Aim of the exercise: Reproduce only the lines that run from the line with "Would you place" to the last line of the material, both ends included, exactly as they appear.

Dataset rows:
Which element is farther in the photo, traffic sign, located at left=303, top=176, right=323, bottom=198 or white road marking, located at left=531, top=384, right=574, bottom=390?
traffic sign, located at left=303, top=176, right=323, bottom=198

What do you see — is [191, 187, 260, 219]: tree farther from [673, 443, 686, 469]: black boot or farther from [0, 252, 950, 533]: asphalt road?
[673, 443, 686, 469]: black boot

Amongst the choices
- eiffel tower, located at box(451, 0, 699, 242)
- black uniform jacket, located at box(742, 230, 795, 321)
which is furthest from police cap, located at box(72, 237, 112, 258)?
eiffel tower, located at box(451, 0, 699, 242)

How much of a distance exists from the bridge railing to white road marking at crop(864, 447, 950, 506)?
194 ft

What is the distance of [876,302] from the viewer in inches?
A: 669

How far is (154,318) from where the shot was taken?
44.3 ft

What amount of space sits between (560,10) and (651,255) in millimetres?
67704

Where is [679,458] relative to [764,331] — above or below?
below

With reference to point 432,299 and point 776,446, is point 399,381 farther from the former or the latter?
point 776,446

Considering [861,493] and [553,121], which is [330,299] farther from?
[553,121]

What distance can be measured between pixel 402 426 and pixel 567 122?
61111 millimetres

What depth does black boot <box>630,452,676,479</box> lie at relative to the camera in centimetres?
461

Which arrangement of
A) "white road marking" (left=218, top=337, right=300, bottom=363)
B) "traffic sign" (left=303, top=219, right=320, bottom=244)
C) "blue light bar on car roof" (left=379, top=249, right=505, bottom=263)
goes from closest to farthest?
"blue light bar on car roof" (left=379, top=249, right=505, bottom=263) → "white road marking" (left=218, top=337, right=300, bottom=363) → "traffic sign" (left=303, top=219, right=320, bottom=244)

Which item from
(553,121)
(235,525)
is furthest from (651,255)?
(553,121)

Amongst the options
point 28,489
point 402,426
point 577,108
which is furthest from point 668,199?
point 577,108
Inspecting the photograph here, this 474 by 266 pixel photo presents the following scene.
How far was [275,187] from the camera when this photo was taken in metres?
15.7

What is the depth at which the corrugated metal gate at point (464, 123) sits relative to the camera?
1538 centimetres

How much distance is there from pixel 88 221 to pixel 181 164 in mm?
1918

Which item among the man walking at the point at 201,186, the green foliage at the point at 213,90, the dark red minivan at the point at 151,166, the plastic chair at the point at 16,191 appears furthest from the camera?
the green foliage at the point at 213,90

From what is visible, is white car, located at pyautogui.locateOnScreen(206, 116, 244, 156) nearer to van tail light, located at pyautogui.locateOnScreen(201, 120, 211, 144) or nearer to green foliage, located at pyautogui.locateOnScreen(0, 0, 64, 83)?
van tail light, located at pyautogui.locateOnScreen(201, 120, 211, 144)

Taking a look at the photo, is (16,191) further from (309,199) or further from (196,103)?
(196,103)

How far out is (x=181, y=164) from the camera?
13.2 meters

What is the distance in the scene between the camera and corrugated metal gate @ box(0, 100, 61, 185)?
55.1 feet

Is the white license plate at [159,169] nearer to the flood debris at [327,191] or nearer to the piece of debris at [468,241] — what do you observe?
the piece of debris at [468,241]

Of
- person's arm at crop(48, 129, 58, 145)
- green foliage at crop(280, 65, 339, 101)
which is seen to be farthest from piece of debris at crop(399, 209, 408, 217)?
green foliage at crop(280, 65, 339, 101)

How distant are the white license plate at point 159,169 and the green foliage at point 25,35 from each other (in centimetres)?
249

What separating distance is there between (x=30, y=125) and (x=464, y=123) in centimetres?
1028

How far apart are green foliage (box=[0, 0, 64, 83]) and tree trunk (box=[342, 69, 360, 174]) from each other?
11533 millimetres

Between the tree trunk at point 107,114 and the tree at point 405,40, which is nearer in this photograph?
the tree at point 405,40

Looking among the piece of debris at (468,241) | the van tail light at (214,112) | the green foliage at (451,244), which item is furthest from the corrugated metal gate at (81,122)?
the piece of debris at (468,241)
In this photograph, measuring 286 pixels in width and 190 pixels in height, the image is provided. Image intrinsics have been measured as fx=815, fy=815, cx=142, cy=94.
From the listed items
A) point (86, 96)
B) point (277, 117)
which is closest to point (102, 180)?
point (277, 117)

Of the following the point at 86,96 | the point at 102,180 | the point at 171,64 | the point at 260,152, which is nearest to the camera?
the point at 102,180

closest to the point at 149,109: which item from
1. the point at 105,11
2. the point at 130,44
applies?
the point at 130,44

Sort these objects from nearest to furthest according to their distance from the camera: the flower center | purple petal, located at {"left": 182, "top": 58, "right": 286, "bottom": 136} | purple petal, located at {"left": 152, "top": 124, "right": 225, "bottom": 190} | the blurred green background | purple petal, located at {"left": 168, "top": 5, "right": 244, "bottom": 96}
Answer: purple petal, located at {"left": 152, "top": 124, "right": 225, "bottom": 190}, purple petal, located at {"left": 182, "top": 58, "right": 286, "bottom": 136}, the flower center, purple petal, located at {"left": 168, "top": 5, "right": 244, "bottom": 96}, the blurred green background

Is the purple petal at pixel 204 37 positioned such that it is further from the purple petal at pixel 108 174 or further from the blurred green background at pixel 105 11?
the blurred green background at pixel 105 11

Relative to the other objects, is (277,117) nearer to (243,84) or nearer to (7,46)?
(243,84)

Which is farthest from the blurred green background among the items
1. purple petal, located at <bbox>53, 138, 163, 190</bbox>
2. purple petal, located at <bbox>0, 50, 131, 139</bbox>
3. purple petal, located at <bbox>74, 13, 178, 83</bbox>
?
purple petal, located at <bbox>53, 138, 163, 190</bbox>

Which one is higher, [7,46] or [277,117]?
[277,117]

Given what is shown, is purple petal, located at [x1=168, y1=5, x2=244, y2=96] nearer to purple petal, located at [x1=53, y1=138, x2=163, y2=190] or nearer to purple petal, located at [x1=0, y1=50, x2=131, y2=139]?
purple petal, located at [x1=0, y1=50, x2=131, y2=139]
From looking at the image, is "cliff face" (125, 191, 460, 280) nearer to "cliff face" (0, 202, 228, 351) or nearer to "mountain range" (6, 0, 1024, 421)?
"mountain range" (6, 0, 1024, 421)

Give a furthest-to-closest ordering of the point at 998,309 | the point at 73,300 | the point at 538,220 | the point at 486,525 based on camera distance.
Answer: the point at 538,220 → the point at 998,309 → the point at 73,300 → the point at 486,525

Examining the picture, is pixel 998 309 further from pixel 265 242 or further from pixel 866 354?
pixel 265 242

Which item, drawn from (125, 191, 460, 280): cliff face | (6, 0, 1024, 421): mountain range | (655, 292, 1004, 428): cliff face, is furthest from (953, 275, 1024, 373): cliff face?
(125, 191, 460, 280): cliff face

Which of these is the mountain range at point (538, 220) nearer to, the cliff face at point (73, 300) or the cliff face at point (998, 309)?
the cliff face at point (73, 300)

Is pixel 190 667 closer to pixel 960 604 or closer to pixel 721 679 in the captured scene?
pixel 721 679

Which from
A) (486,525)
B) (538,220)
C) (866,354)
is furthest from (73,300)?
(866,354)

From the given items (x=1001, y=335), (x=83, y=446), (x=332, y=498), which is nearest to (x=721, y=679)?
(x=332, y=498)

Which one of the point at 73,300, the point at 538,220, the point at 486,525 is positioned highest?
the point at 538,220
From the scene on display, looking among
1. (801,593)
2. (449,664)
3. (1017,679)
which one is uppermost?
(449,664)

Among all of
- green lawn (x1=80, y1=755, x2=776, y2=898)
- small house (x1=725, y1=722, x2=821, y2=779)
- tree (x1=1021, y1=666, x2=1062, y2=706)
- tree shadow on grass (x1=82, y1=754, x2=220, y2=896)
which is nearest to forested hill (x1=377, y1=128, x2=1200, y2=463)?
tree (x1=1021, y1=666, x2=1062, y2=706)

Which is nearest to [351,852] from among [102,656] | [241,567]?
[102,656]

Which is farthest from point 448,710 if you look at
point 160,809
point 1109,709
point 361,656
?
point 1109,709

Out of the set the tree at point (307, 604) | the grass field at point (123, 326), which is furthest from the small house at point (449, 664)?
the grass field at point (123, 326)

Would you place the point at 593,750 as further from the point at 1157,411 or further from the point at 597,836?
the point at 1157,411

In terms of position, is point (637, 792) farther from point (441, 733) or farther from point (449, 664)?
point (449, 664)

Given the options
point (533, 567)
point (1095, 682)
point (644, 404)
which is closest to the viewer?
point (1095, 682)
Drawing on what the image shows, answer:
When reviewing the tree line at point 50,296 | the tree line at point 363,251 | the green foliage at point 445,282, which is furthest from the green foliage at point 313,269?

Solution:
Would you place the point at 593,750 as further from the point at 1157,411 or further from the point at 597,836?
the point at 1157,411

In terms of position, is point (637, 792) farther from point (441, 733) or farther from point (449, 664)?
point (449, 664)

Given the options
point (533, 567)
point (1095, 682)
point (644, 404)
which is closest to the viewer?
point (1095, 682)
Drawing on what the image shows, answer:
When reviewing the tree line at point 50,296 | the tree line at point 363,251 | the green foliage at point 445,282, which is furthest from the green foliage at point 313,269?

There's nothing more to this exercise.